JOB: Show each line of the entries below that contains the string "distance". Letter case matters.

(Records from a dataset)

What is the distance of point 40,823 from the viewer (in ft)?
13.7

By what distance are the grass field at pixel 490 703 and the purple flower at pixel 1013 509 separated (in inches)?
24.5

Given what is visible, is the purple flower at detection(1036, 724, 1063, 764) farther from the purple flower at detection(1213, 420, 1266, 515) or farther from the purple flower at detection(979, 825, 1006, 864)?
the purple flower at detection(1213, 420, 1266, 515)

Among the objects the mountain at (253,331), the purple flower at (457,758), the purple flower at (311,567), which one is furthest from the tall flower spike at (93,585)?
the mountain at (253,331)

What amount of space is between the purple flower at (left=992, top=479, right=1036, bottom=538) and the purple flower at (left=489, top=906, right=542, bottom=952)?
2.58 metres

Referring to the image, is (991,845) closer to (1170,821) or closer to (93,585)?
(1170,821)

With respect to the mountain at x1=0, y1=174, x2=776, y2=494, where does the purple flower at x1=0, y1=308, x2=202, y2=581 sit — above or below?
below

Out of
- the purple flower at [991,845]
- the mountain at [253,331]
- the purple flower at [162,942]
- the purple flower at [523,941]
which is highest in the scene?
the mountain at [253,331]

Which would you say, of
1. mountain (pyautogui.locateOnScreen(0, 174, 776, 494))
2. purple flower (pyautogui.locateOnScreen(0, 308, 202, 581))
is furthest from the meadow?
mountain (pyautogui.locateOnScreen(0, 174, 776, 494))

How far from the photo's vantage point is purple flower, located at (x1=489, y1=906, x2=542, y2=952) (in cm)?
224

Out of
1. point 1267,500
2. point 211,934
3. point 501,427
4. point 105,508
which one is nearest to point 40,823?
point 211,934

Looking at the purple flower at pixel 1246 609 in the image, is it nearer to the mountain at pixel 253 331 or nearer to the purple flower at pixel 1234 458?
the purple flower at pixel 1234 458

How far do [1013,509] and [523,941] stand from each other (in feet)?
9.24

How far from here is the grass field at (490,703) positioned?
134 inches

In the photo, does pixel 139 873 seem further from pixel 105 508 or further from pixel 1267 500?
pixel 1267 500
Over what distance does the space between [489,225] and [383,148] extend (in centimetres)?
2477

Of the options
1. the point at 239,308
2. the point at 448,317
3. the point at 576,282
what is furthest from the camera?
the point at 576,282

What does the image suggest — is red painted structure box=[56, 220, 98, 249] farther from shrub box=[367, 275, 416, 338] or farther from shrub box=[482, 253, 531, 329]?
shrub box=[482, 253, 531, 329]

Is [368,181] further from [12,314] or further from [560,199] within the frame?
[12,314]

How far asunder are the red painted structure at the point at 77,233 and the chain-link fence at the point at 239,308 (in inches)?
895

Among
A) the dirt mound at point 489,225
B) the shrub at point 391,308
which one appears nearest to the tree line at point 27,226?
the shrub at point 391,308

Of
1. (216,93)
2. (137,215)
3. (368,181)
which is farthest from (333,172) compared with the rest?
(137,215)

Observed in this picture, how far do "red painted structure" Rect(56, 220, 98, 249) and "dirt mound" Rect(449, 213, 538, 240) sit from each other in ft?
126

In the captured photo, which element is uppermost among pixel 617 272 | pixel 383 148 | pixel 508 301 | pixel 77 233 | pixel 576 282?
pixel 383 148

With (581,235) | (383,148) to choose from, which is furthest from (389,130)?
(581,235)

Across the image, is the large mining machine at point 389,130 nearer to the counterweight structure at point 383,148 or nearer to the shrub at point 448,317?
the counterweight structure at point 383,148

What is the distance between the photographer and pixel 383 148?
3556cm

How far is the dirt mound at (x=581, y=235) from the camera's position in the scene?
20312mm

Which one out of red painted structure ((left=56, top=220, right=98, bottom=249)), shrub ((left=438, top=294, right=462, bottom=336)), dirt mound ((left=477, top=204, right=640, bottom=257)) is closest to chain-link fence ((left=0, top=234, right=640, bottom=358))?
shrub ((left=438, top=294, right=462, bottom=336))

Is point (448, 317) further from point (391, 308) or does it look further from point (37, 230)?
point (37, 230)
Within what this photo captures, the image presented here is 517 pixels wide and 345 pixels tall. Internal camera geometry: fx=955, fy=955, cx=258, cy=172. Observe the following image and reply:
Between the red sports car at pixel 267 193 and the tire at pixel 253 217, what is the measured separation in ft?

WRITTEN REPLY:
What is the distance of point 40,823 from the viewer (in ft)?
By what distance are the grass field at pixel 490 703 and the purple flower at pixel 1013 509 separated (in inches)?
Over what distance does the space between [489,225] and [383,148] extend (in centimetres)?
What is the distance between the photographer and pixel 383 148?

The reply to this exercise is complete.